MULTI-CELL RADIO RESOURCE ASSIGNMENT
System Considerations
We consider a cellular system in which multiple cells are
assigned a common central node that is responsible for the
coordination of the radio resource allocation in each of the
connected cells. The set of cells that are under the coordination
of the same central entity is called a coordination cluster. There
can be multiple number of transmission and reception antennas
at the different cell sites, connected to the central node via high
capacity transport links. Such a network layout is presented in
Figure 1, where three cells are connected to the central entity
Central Scheduling
The main idea behind the central scheduler is to control
the interference caused and suffered by UEs scheduled on
the same resource in different cells by properly selecting the
UEs that can be scheduled concurrently.
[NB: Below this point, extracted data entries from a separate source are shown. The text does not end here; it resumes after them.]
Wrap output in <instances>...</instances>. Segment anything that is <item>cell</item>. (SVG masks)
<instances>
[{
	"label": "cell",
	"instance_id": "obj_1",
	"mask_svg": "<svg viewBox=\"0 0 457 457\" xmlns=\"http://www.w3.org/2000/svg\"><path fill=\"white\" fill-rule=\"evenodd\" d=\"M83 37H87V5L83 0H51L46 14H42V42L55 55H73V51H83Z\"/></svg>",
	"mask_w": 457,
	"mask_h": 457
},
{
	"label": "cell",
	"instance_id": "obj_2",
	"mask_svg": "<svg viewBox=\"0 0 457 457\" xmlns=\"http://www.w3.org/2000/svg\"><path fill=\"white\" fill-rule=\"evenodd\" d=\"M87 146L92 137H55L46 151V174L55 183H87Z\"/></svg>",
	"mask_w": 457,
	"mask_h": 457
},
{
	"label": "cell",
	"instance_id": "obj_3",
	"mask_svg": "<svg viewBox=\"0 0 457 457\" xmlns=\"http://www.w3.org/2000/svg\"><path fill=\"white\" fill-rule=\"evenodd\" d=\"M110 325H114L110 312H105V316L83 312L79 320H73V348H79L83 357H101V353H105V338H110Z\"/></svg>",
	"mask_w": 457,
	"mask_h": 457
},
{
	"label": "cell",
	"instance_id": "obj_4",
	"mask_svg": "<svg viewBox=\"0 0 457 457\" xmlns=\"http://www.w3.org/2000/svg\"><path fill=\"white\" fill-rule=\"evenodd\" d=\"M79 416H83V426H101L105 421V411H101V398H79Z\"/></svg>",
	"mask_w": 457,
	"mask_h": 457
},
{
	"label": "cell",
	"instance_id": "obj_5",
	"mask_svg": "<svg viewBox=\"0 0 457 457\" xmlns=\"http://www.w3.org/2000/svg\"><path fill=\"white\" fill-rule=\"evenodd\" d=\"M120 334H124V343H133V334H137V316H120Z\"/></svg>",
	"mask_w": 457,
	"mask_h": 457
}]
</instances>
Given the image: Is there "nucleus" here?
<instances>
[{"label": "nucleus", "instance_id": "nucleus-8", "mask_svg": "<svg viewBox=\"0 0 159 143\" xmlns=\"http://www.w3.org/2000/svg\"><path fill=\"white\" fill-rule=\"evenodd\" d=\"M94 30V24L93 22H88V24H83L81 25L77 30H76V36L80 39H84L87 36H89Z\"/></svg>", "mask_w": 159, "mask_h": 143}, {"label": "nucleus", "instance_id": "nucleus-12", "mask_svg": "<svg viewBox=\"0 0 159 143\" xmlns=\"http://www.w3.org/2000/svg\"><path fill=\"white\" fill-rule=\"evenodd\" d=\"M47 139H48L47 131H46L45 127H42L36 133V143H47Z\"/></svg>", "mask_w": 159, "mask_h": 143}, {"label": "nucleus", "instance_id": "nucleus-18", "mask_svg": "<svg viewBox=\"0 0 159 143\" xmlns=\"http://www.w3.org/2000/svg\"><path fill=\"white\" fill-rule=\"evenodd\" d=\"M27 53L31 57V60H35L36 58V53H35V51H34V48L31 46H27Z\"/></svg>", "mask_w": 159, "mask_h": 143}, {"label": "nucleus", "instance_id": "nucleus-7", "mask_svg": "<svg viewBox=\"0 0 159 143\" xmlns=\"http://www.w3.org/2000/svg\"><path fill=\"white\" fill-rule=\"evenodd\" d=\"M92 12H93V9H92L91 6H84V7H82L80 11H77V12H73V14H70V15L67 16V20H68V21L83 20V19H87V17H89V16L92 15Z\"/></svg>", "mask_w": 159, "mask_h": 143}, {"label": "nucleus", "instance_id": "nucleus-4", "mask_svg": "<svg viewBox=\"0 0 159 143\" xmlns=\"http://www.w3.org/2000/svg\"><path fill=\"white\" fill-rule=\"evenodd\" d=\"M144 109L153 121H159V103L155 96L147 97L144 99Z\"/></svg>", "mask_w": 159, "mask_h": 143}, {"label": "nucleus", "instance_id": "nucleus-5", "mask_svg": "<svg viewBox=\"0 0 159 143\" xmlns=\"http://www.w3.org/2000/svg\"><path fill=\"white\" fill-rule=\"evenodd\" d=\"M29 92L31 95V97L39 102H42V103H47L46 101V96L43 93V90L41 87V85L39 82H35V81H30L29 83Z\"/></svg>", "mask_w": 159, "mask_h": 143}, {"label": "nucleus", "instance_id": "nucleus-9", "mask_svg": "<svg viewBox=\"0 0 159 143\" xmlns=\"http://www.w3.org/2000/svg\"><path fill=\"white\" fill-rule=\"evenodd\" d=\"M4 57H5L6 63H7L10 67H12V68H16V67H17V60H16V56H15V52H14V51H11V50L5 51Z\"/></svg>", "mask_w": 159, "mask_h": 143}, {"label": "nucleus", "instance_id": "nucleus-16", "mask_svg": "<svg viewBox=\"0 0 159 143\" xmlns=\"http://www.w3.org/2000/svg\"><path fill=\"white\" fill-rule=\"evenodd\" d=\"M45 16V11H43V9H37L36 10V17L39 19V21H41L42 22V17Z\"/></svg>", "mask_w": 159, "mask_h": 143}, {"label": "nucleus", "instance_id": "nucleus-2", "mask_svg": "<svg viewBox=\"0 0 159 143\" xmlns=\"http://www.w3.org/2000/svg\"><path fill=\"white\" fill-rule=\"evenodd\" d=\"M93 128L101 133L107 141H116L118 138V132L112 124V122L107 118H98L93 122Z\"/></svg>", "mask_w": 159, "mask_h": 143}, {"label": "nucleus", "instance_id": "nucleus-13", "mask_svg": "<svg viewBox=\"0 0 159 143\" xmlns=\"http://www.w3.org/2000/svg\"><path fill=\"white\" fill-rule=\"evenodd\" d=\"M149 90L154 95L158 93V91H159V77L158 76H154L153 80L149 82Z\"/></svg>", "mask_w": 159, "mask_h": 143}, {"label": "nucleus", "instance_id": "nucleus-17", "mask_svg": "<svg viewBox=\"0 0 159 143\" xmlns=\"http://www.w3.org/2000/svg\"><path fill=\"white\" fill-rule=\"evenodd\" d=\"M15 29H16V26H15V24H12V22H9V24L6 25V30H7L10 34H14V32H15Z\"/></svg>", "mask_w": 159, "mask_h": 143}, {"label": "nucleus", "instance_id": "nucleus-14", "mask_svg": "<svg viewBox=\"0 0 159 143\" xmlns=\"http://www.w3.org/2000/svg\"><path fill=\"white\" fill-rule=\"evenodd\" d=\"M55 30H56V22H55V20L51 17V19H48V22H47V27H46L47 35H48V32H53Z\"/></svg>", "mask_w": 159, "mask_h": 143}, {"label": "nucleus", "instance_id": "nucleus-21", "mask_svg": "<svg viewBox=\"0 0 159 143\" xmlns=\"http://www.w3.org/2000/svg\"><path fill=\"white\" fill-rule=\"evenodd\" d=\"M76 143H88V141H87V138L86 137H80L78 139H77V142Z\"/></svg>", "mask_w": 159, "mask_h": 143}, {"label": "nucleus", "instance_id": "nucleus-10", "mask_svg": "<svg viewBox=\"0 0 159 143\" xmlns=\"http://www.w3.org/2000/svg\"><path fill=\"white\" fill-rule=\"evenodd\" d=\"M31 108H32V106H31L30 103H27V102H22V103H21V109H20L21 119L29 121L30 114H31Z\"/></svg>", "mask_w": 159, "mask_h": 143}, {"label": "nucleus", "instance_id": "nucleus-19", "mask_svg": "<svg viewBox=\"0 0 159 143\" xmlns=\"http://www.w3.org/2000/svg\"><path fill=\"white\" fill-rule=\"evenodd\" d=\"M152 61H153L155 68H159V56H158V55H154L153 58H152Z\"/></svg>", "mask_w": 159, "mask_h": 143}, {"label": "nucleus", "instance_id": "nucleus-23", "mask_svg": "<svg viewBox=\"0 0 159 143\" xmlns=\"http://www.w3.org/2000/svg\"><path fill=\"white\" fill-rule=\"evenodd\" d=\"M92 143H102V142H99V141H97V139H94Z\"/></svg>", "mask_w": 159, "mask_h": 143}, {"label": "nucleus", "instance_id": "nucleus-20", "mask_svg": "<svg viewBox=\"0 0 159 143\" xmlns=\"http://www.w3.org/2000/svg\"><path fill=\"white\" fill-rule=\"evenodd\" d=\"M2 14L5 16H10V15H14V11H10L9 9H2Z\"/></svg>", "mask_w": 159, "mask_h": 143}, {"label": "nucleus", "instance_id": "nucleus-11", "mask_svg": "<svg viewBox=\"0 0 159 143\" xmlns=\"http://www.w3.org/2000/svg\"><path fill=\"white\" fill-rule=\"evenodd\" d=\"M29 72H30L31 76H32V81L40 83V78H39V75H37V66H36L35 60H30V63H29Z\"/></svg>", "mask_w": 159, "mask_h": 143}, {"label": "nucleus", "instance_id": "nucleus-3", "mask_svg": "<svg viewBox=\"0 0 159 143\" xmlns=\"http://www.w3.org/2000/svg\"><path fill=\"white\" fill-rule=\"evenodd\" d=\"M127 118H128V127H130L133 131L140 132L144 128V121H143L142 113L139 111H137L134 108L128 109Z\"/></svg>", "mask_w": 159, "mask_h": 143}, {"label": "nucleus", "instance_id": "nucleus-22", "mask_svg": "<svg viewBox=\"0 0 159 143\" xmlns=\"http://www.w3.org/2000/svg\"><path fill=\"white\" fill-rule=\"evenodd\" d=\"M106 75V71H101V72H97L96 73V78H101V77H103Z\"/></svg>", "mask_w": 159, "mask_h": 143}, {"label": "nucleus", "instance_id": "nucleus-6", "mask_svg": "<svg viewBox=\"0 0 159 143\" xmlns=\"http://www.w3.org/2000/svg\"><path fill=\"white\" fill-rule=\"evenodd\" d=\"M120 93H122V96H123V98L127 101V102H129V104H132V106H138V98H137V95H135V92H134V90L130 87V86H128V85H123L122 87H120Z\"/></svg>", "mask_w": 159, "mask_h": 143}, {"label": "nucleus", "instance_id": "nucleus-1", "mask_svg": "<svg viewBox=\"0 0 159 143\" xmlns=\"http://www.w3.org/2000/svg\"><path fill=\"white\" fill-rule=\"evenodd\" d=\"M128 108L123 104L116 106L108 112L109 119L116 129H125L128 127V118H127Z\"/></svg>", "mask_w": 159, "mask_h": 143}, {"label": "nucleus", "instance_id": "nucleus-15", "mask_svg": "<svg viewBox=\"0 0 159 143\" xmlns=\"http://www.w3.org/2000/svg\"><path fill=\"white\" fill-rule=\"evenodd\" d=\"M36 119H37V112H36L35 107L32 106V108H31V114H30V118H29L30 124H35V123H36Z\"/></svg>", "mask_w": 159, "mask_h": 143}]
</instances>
Utilizing the channel
information available in the central node for all UEs and
antenna site pairs, the scheduler can estimate the interference
that would be caused to neighbor sites if a given UE were
scheduled. Then, it is possible to recalculate the optimal
transmit power setting corresponding to the new source of
interference and obtain the achievable SINR, after which the
link adaptation (LA) can choose a corresponding modulation
and coding scheme (MCS), which gives the number of bits that
can be transferred on the given connection. Obviously, adding
a new concurrent UE transmission to an existing schedule
decreases the amount of bits that can be carried by the already
scheduled connections but it increases the number of parallel
transmissions, which is a tradeoff that needs to be evaluated
by the scheduler.
SIMULATION RESULTS
Simulation Environment
For our simulations we use a system level simulator [13],
which implements detailed channel propagation models as
well as higher layer link protocols and functions, such as
HARQ, ARQ, link adaptation and scheduling. Network layer
protocols such as TCP/IP are also implemented. The channel
propagation models are according to the ones defined
in [11], from which we use the typical urban channel for
our simulations. This simulator also supports all the features
of the investigated multi-cell coordinated system, including
central scheduler, multi-cell power control algorithm and link
adaptation.
Numerical Results
We summarize the simulation parameters in Table I. The
configuration that we investigate comprises one coordination
cluster with 7 antenna sites, in which the users are distributed
uniformly. In the simulations we compare four scenarios. The
Single cell - open loop PC scenario is used as a reference
case, in which each antenna site has its own scheduler without
any multi-cell channel knowledge. In this solution there is
neither CSI nor scheduling information from neighbor cells
available, and therefore it is not possible to accurately estimate
the interference that would hit a scheduled transmission. The
interference needs to be estimated using a moving average
filtering of the interference measured in past transmission time
intervals (TTIs). Then the power control algorithm adjusts
the transmission power based on the estimated interference
and on the large scale path gain of the channel (i.e., without
considering multipath effects), which scheme is here referred
to as open loop power control.
CONCLUSIONS
In our analysis we have shown that multi-cell coordinated
RRM functions can provide considerable performance benefits
without imposing strong requirements on the backhaul
infrastructure. The combined multi-cell power control, link
adaptation and scheduling algorithms, proposed in this paper
require only the exchange of channel state information as
additional signaling data on the backhaul links, while user
plane data needs to be transferred only from one site at a
time, meaning that parallel data transfer with more significant
transport network implications can be avoided. Moreover,
coordinated fast RRM schemes have demonstrated low sensitivity
to backhaul delays during the simulations.